Understanding the Problem
We have two metal oxides. The first oxide has the formula M₃O₄, where M represents the metal. We know the percentage of oxygen in both oxides. We need to find the formula of the second oxide.
Steps
1. Determine the Metal's Molar Mass in the First Oxide:
* Let the molar mass of the metal (M) be 'x'.
* The molar mass of M₃O₄ = 3x + (4 * 16) = 3x + 64
* Percentage of oxygen in M₃O₄ = (64 / (3x + 64)) * 100 = 27.6
* Solve for 'x': 6400 = 82.8x + 1769.6
* 4630.4 = 82.8x
* x ≈ 55.8
2. Determine the Empirical Formula of the Second Oxide:
* The second oxide contains 30% oxygen by mass.

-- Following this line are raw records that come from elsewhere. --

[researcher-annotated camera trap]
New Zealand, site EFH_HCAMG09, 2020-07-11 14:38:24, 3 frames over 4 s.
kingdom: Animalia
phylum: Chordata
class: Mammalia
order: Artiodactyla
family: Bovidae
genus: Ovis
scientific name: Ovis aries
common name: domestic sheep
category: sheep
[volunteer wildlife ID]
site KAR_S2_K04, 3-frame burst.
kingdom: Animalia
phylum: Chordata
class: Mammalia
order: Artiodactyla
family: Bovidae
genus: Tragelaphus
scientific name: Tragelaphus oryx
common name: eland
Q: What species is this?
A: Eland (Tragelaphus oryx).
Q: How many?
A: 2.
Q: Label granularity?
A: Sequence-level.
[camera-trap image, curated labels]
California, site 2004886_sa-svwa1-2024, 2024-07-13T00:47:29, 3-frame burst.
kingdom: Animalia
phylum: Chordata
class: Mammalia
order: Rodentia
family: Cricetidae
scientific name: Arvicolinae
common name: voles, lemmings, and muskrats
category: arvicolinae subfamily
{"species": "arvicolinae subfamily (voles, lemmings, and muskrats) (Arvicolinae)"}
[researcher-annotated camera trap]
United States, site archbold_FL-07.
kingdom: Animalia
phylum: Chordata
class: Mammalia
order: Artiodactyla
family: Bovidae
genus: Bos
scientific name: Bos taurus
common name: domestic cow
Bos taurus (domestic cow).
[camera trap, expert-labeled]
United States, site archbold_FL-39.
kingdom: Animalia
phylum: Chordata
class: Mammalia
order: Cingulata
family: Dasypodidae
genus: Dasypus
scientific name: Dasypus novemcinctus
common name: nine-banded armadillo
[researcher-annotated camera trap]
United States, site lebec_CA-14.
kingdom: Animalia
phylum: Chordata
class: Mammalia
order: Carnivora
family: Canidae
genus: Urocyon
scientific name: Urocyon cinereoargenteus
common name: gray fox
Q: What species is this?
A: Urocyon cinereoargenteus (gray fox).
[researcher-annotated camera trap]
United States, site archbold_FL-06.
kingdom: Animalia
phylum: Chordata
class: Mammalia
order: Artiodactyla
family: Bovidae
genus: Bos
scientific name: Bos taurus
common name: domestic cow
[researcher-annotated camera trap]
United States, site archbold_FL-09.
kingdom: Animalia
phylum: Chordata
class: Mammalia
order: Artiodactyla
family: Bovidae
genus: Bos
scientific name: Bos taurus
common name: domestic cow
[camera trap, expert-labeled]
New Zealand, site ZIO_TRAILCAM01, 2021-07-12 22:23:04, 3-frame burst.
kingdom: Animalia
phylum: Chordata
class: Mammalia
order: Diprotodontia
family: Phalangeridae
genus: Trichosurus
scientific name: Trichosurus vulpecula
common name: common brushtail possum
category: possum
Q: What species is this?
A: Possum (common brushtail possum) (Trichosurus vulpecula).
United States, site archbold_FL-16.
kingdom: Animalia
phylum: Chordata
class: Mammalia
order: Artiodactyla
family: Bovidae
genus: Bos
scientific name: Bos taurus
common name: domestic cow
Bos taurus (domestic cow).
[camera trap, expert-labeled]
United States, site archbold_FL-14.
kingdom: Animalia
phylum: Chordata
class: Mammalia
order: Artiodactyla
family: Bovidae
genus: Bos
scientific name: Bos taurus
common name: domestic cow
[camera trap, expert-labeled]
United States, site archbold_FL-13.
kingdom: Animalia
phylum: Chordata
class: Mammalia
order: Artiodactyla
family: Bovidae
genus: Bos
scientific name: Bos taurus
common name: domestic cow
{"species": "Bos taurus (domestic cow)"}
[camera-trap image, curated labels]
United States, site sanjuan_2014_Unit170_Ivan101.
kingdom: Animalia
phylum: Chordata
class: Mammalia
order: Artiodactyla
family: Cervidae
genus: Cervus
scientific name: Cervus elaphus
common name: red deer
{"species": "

* This means if we assume a 100g sample, there are 30g of oxygen and 70g of the metal.
* Convert grams to moles:
* Moles of oxygen = 30g / 16g/mol = 1.875 mol
* Moles of metal = 70g / 55.8g/mol ≈ 1.25 mol
* Divide the moles of each element by the smallest number of moles to find the simplest whole number ratio:
* O: 1.875 / 1.25 = 1.5
* M: 1.25 / 1.25 = 1
* Since we can't have fractional subscripts, multiply both by 2 to get whole numbers:
* O: 3
* M: 2
The Formula of the Second Oxide
The formula of the second oxide is M₂O₃.